**WHAT YOU WILL DO:** Set down, word for word, the stretch of lines from the one containing "In the photograph, which" to the end of the records below.

**DATA FOR THIS EXERCISE:**
—————
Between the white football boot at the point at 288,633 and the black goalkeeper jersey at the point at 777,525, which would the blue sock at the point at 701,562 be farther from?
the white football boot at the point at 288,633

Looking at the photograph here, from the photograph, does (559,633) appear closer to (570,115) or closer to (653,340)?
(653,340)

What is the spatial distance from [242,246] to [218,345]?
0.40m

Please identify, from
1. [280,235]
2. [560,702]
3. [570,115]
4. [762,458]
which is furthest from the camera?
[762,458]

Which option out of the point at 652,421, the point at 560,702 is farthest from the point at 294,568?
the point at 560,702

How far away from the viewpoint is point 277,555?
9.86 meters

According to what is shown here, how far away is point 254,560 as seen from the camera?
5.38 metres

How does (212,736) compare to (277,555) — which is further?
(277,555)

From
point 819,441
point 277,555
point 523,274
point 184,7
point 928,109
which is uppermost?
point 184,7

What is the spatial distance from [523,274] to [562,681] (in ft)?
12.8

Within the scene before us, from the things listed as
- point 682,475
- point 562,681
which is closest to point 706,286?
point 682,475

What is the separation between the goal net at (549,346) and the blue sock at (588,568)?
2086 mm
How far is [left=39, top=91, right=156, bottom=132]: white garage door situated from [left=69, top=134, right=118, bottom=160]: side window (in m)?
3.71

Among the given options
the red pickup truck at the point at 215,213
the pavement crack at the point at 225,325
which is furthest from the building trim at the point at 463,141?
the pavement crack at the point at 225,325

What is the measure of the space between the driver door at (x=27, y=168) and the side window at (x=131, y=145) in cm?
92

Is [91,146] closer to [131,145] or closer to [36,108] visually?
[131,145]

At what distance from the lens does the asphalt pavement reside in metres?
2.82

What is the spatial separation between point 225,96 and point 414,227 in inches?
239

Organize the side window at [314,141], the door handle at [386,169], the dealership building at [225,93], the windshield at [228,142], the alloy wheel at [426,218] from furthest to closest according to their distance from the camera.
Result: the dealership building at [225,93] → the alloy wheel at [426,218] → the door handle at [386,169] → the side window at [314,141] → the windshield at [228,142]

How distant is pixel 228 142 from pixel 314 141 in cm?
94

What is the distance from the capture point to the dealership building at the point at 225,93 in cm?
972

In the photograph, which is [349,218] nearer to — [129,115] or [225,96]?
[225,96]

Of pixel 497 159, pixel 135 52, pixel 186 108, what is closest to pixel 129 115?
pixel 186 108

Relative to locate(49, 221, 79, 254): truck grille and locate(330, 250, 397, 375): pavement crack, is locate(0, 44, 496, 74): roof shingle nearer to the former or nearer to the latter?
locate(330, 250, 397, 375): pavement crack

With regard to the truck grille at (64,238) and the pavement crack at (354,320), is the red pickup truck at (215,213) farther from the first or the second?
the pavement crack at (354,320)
—————
**THE SOLUTION:**
In the photograph, which is [349,218] nearer to — [129,115] or [225,96]?
[225,96]

Of pixel 497 159, pixel 135 52, pixel 186 108, what is closest to pixel 129 115?
pixel 186 108

Relative to locate(49, 221, 79, 254): truck grille and locate(330, 250, 397, 375): pavement crack, is locate(0, 44, 496, 74): roof shingle nearer to the former or nearer to the latter?
locate(330, 250, 397, 375): pavement crack

With regard to the truck grille at (64,238) and the pavement crack at (354,320), is the red pickup truck at (215,213) farther from the first or the second?
the pavement crack at (354,320)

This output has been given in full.